Here’s an interesting blog post about a private school’s plan to rollout an iPad 2 for each high school student.

The post is incomplete. It doesn’t mention any of the large-scale system problems they will surely encounter, such as:

  • the fact that students will lose their iPads.
  • They will sell them.
  • They will forget them.
  • They will break them.
  • They will load them up with games, music, movies and content that may or may not be ‘educational’ or age appropriate.
  • They will put Netflix on the iPad and have their favorite DeGrassi or Glee episodes at a fingertip’s beck and call.
  • They will record the teacher’s rants and post it on YouTube before the recess bell even sounds.
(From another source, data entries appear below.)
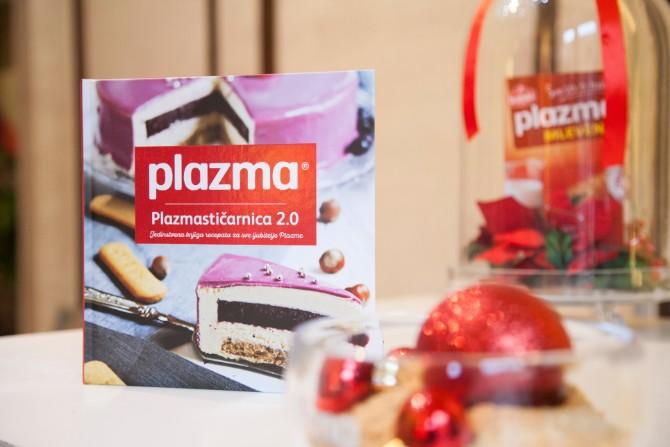Plazmastičarnica 2.0 Plazma Plazmastičarnica 2.0 nastavak jedinstvene kulinarske priče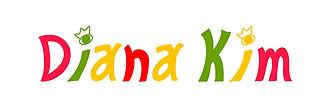 Diana Kim Banner.jpg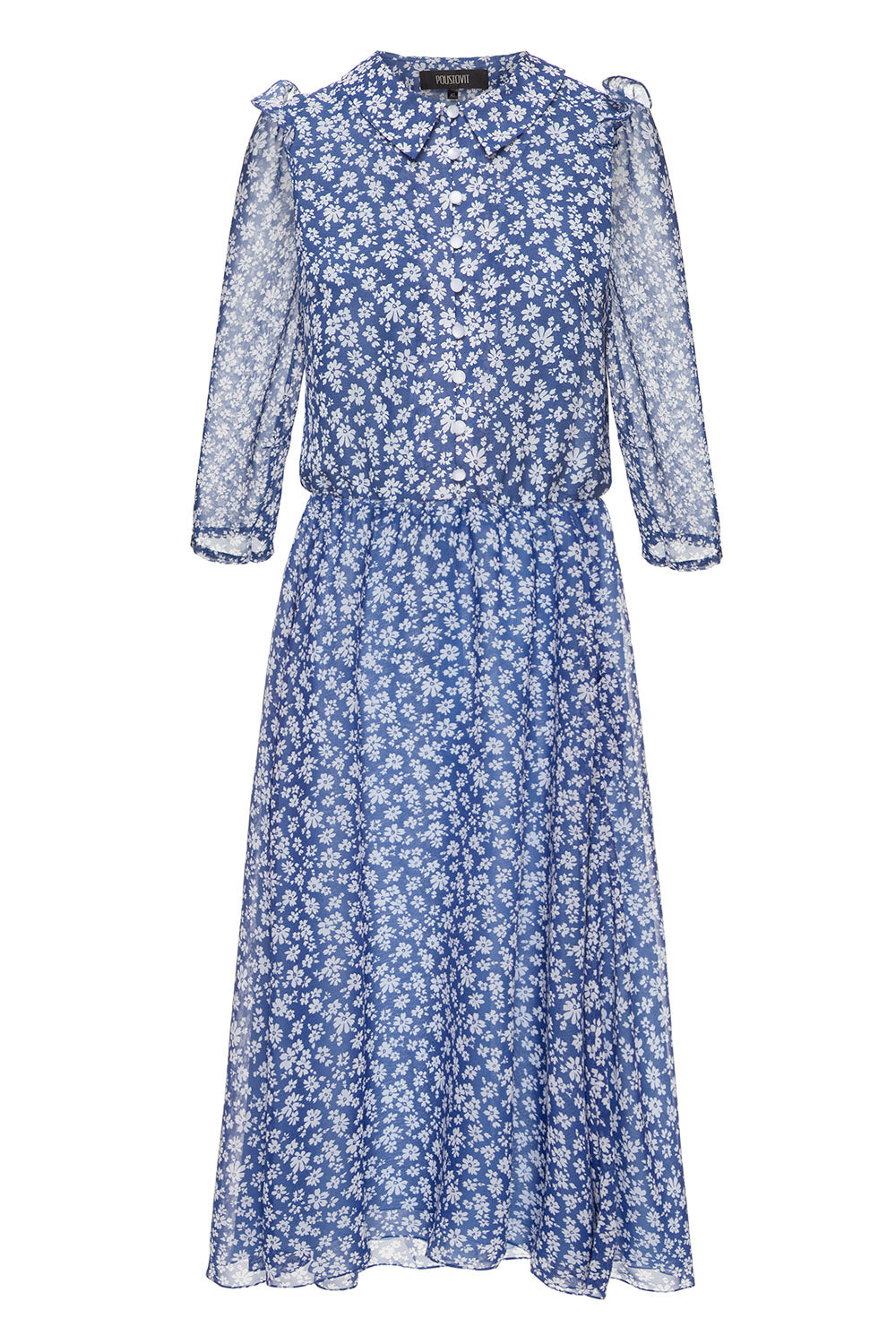 Blue chiffon printed dress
There is often so much more impact when implementing a new technology if stakeholders have a fully-baked understanding of what it means and how it will make a difference. I remember years ago, when schools were first deploying PCs in classrooms, most of the machines sat in the back of the room, unplugged and rarely used until they were ultimately rendered hopelessly obsolete. Billions of dollars later, there is now a PC on every desk, a laptop in every home and hardly a dent on the productivity or effective adoption scale.

In the case of PCs, the planners forgot to consider that the supervision and technical skill to maintain the effort was far beyond the skills of the teacher or the IT staff of the school (ie, they have these only recently). I don’t know the whole story here, and the blog post doesn’t elaborate, but have they really thought this one through?